*WORK ITEM*: An exact copy of every entry is required, minus the pictures.

*Captioned web image data*:
━━━━━━━━━━━━━━━━━━━━━━━━━━━━━━
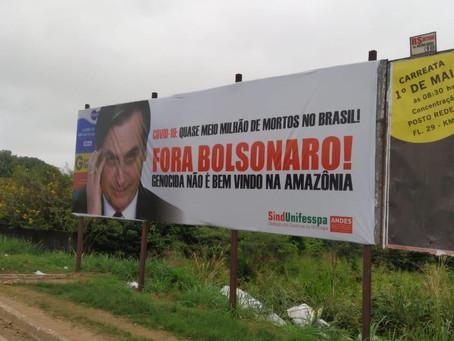 """Outdoors do Sindunifesspa SSind. com """"Fora Bolsonaro"""" são destruídos em Marabá (PA)"""
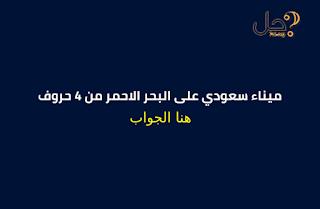 ميناء سعودي على البحر الاحمر من 4 حروف فطحل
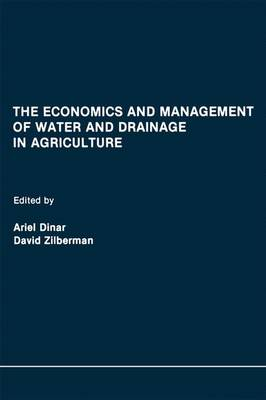 Economics and Management of Water and Drainage in Agriculture by Ariel Dinar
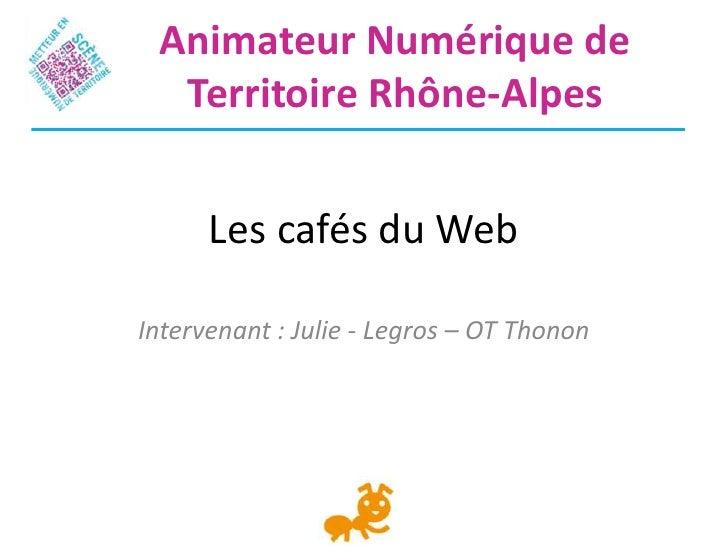 Animateur Numérique de  Territoire Rhône-Alpes      Les cafés du WebIntervenant : Julie - Legros – OT Thonon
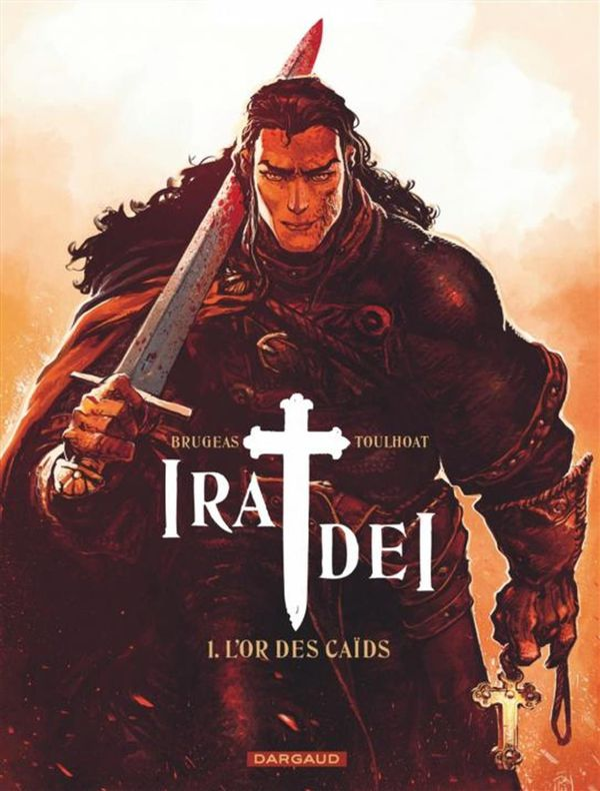 Ira Dei 01 : L'or des caïds
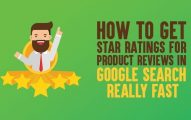 How to Get Star Ratings for Product Reviews In Google Search Really FAST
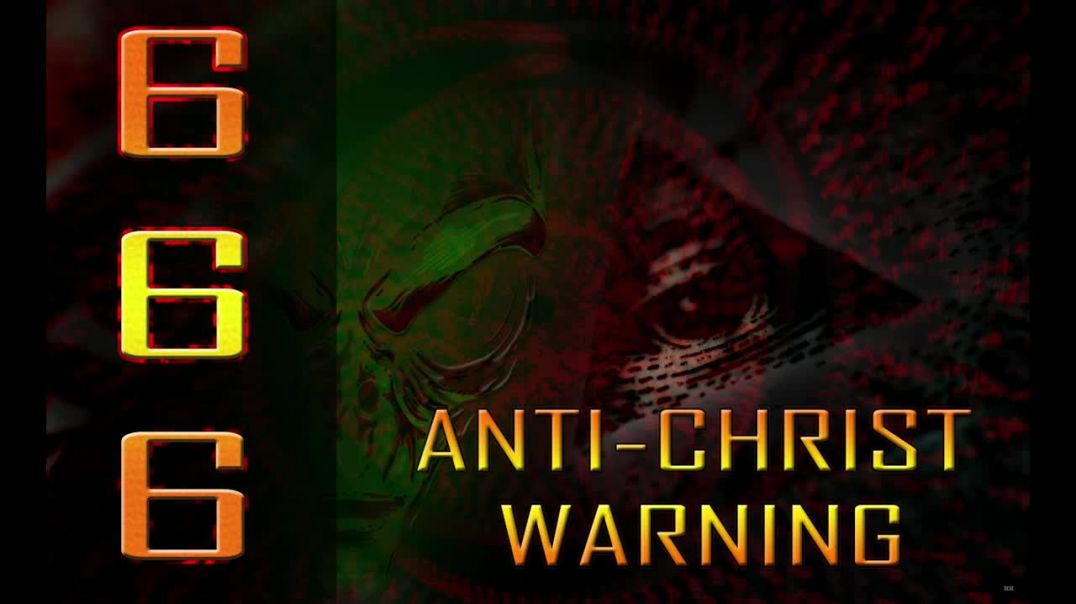 666 Anti-Christ Warning All video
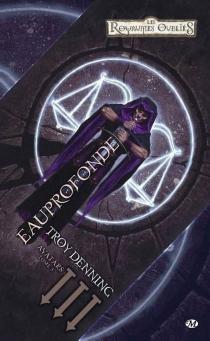 Les royaumes oubliés : Avatars - TroyDenning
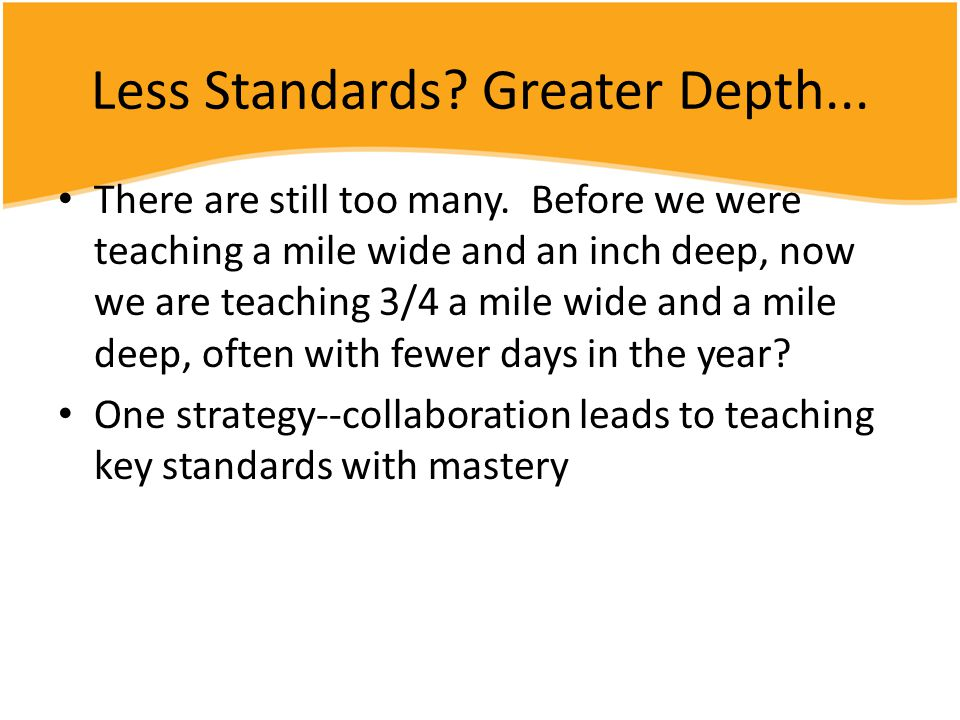 Less Standards? Greater Depth... There are still too many. Before we were teaching a mile wide and an inch deep, now we are teaching 3/4 a mile wide a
━━━━━━━━━━━━━━━━━━━━━━━━━━━━━━
*SOLVED PROBLEM*:
 """Outdoors do Sindunifesspa SSind. com """"Fora Bolsonaro"""" são destruídos em Marabá (PA)"""
 ميناء سعودي على البحر الاحمر من 4 حروف فطحل
 Economics and Management of Water and Drainage in Agriculture by Ariel Dinar
 Animateur Numérique de  Territoire Rhône-Alpes      Les cafés du WebIntervenant : Julie - Legros – OT Thonon
 Ira Dei 01 : L'or des caïds
 How to Get Star Ratings for Product Reviews In Google Search Really FAST
 666 Anti-Christ Warning All video
 Les royaumes oubliés : Avatars - TroyDenning
 Less Standards? Greater Depth... There are still too many. Before we were teaching a mile wide and an inch deep, now we are teaching 3/4 a mile wide a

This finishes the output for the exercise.